George prospered by the standards of the day, in 1885 he had enough money to buy 40 acres of land to clear for a modest farm.  I assume that Minerva spent her final days there, and when she passed away her son - perhaps recalling both her strength and his time in the sawmills - sprung for this swell monument.

Minerva Steward, Pioneer and Good Mother.

Wednesday, February 25, 2015

Absolutely Confabulous

The process by which medical knowledge is passed on to the next generation of doctors has always had a certain "hands on" element to it.  Some things can't really be taught from a text book, to reliably establish the "pattern" that must be recognized one has to see it close up.

It is probably a good thing that I am not regularly involved in teaching these days.  Late in your career there is a tendency, even with the best of intentions, to operate in a kind of "shorthand mode".  I generally will take any clinical challenge that hits my ER and very quickly create a mental checklist of three or four things it could be.  Even allowing, as I always do, for the possible diagnosis of "some other weird stuff", it is perhaps a bit too much data compression for kids just starting out as clinicians.

But every now and again one of the clinic docs who has a med student or resident working with them will drop them off for an ER shift with your grizzled correspondent.  I wonder what kind of instructions they get first....

We always have fun.  My standard line is: "Every patient has a reason why they are in the ER at this time and with this problem.  Figure it out."

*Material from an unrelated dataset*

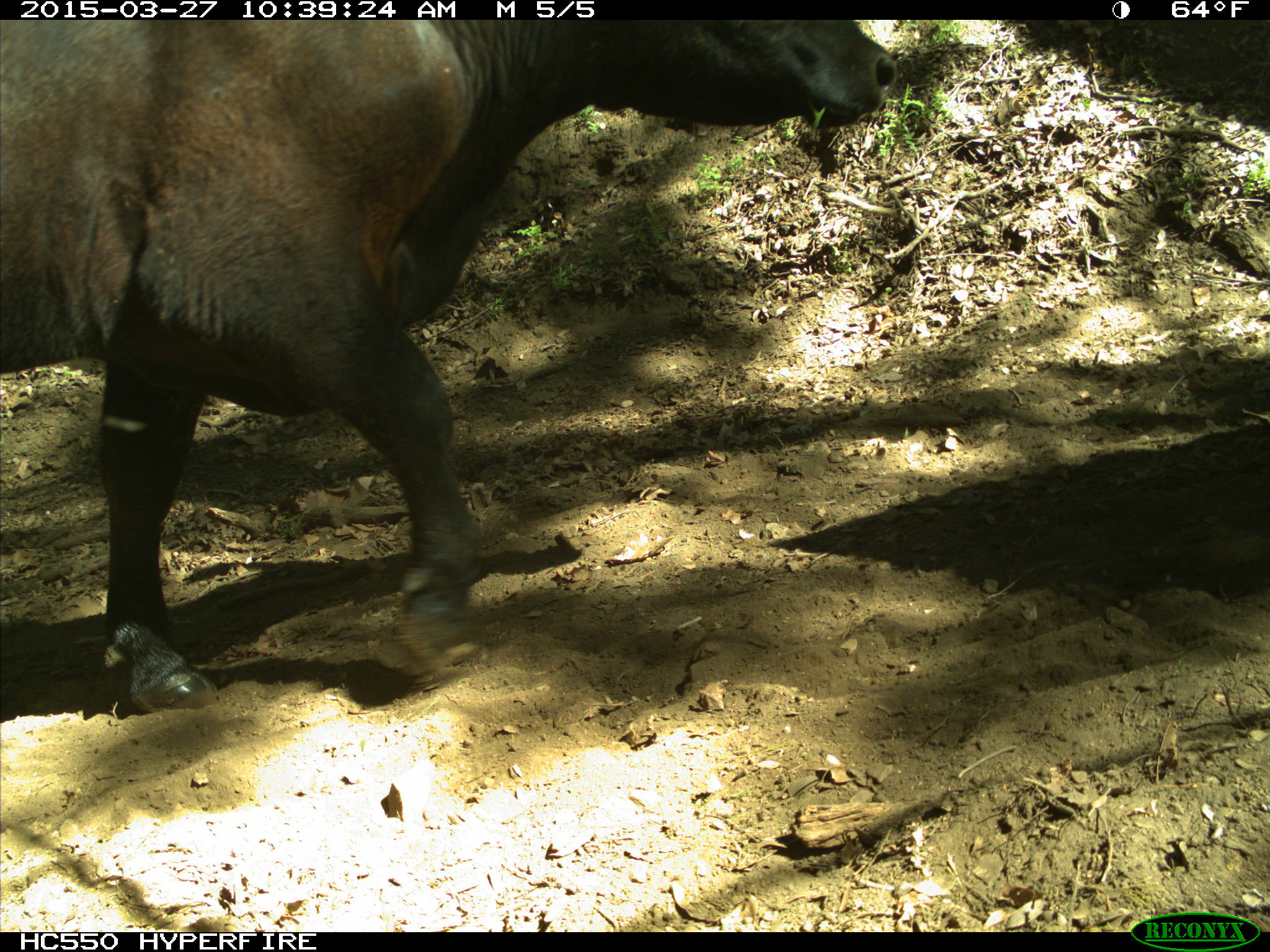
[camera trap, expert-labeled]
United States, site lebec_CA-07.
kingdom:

Maybe their shoulder is dislocated.  Maybe the twinge of discomfort in their chest worries them because their dad just had a heart attack.  Maybe they did not feel like going to work today.  Maybe they have a 105 degree fever.  Maybe somebody thinks they have a bizarre, rare diagnosis.  Once in a while they might even be right.  (Working with a student one day we had a Latvian college student with an EKG diagnostic of acute myocardial infarction.  As it turns out he really had a viral myocarditis but either way I said "study this case closely, it will be a very long time before you see another like it".)

One of the hardest things to sort out is confusion.  It takes a fair amount of effort to figure out, mostly because the patient can't help you much.  One day when working with a medical student we had a classic.

Mid 50's but looked older.  Reported history of alcohol abuse but at the time we saw him neither intoxicated nor in obvious withdrawal.  He was a pleasant, talkative fellow, but much of what he said made no sense.  It lacked context.  I told my young Jedi Padawan to pay attention:

Me: "Hey, have we met before?"
Patient: "Sure, sure we have!"
Me: "Oh yeah, it was that time we went to Las Vegas!"
Patient: "Yeah! Vegas! That was fun."
Me: "And those two waitresses we met, was one of them named Ruby?"
Patient: "Yep, Ruby and Emerald, swell gals!"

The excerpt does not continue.